• [CONSIGNE]: D'après le texte sur la création japonaise, combien de visiteurs le Japon a-t-il accueillis en 2018 ? Répondez en une phrase, s'il vous plaît.

• [DOCUMENT SOURCE]:
Plus que jamais challengé par son contexte sociétal, l’esprit de la création japonaise se réinvente et tranche singulièrement avec l’identité technoïde à laquelle l’Occident l’associe aujourd’hui.

En 2019, le Japon vit une crise culturelle, sociale et politique sans précédent. D’abord parce qu’en 2010, il a cédé sa place de deuxième économie mondiale à la Chine, qui suit de près les États-Unis. Ensuite, parce que sa population vieillit à une vitesse record du fait de la baisse des naissances, au point qu’un Japonais sur cinq (20%)sera âgé de plus de 75 ans en 2035 et que, l’immigration étant quasi interdite, aucun renouvellement n’est possible. 

Enfin, parce que la culture nippone s’exporte moins. Sony a perdu d’énormes parts de marché sur l’entertainment au profit du Sud-Coréen Samsung ; et l’art contemporain japonais, pourtant de qualité, intéresse peu le marché international (exception faite du plasticien Takashi Murakami et de photographes comme Hiroshi Sugimoto et Nobuyoshi Araki, présents dans les musées du monde entier). Pourtant, et dans la mouvance des démarches partenariales et culturelles avec l’Europe sur le japonisme (40 Mds d’euros), le nombre de visiteurs a presque triplé en 5 ans au Japon passant de 10 millions (2013), à 28 millions (2018) selon les données officielles du gouvernement.

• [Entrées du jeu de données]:
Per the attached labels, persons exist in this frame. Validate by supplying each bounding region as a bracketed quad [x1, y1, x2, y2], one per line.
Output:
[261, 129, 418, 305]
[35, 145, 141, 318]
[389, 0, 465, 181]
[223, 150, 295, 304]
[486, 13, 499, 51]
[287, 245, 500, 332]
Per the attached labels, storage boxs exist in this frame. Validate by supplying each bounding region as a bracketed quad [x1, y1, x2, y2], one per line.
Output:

• [SOLUTION PROPOSÉE]: Le Japon a accueilli 28 millions de visiteurs en 2018, selon les données officielles du gouvernement.